§ Aim
Rewrite the records from the line with "When comparing the" up to and including the line with "18 centimetres", substituting "further" for "farther" and leaving everything else as it is. Give only those lines.

§ Listing
%%

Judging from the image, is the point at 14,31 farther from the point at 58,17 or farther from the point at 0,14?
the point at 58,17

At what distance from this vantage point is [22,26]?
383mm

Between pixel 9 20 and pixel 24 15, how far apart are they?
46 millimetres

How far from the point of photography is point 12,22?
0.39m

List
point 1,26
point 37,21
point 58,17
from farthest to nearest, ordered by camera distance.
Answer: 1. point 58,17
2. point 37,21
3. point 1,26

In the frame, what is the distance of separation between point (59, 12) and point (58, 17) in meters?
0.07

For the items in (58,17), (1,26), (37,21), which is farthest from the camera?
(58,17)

%%
%%

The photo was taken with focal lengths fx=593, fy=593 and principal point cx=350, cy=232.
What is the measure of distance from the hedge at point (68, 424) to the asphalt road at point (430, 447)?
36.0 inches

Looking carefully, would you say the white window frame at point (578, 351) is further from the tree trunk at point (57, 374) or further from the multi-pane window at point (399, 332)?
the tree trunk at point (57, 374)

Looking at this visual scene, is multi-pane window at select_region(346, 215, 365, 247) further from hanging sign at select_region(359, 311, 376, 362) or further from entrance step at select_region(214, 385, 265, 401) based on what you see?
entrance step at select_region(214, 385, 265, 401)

%%
%%

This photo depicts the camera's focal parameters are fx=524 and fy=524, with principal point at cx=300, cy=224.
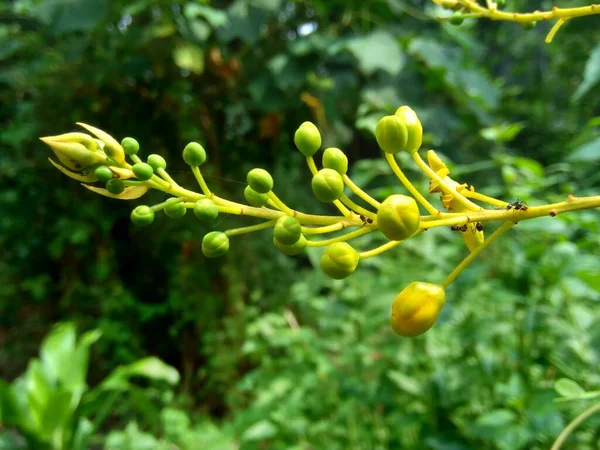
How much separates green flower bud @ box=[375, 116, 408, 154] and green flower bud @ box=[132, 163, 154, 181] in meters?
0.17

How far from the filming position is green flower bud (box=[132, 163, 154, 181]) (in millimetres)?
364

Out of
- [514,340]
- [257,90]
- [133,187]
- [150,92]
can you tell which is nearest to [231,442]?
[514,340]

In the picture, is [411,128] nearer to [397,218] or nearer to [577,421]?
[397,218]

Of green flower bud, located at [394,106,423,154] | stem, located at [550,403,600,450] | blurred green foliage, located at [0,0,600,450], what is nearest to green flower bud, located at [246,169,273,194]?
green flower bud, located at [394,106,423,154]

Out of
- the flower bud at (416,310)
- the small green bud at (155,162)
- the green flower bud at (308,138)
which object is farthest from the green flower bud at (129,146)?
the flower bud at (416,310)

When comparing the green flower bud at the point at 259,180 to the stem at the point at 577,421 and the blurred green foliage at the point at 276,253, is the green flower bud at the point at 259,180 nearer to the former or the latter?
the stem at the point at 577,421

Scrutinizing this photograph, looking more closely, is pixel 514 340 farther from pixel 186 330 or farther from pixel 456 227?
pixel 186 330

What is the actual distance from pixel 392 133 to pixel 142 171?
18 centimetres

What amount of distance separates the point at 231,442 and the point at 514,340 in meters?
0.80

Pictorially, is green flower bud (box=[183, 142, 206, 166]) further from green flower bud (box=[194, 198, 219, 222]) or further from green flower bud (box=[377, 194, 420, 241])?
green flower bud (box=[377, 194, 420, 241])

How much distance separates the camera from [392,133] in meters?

%%

§ Full output
When comparing the green flower bud at the point at 259,180 to the stem at the point at 577,421 and the blurred green foliage at the point at 276,253, is the green flower bud at the point at 259,180 nearer to the former or the latter?
the stem at the point at 577,421

Scrutinizing this photograph, looking more closely, is pixel 514 340 further from pixel 186 330 or further from pixel 456 227?
pixel 186 330

What is the actual distance from pixel 392 133 to pixel 142 171?
18 centimetres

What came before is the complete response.